Father Boniface Hardin: Founder of Martin University

0 Posted by - January 8, 2024 - Black First, Black History, BLACK MEN, LATEST POSTS

Father Boniface Hardin was founder and served as president of Martin University. Hardin was an ordained Roman Catholic priest in 1959. He served at Holy Angels Catholic Church and became an advocate for the civil rights movement. Hardin also founded the Indianapolis Sickle Cell Center in 1977.

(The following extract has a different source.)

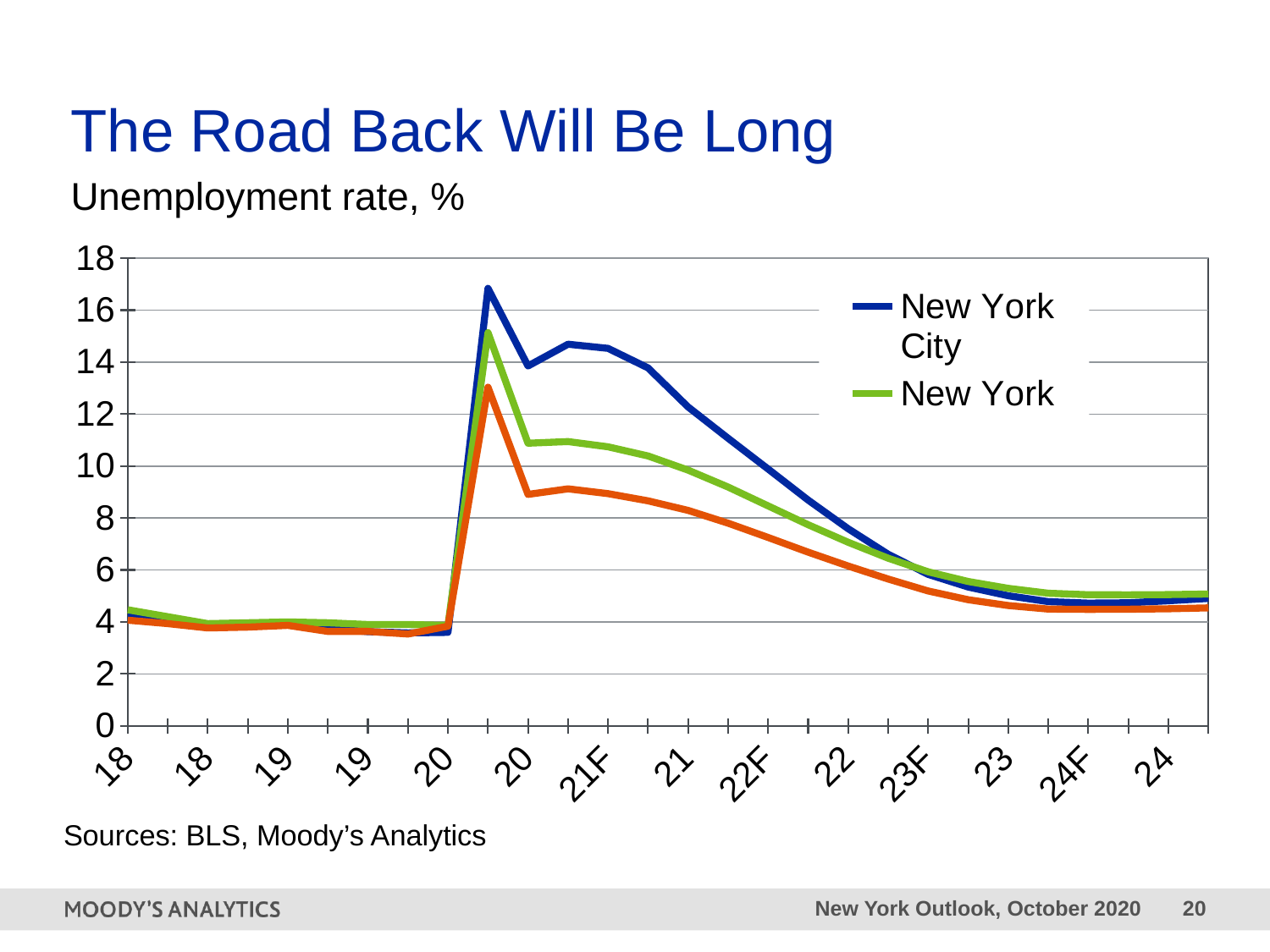
Is the value for New York City at 24 greater or less than 6? less Is the peak value for New York greater or less than 14? greater Do the values for New York City rise or fall from 21F to 24? fall What quantity does the chart plot, according to the subtitle? Unemployment rate, % Is the value for New York at 22 greater or less than 10? less At their peaks in 2020, which series is higher, New York City or New York? New York City What is the title of the slide containing the chart? The Road Back Will Be Long How many labels are shown along the x axis? 14 What kind of chart is shown on the slide? line chart How many series does the chart's legend list? 2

Born James Dwight Randolph Hardin on Nov. 18, 1933, in Bardstown, Ky., Hardin graduated from the former Saint Meinrad High School in 1951 and former Saint Meinrad College in 1956. On July 31, 1954, he made his monastic profession with the Benedictine monks at Saint Meinrad. He earned a master of divinity degree at Saint Meinrad School of Theology in 1959, and was ordained to the priesthood on May 11, 1959.

Father Boniface completed graduate studies at the University of Notre Dame in 1963. From 1959-65, he served as assistant treasurer of Saint Meinrad Archabbey. He ministered as assistant pastor of Holy Angels Parish in Indianapolis from 1965 until 1969, when he founded the Martin Center.

Father Boniface was well-known as a civil rights activist. He is best known as founder of the inner city college named for the late Dr. Martin Luther King Jr. Under Father Boniface’s leadership, the then Martin Center College grew from a small, urban, coeducational school at 35th Street and North College Avenue to an accredited, nondenominational, liberal arts university that was relocated to the former St. Francis de Sales Church and School campus

Father Boniface was well known for his work among the disadvantaged and for his vision in establishing Martin University. He retired as president of Martin University in 2007 and died in 2012.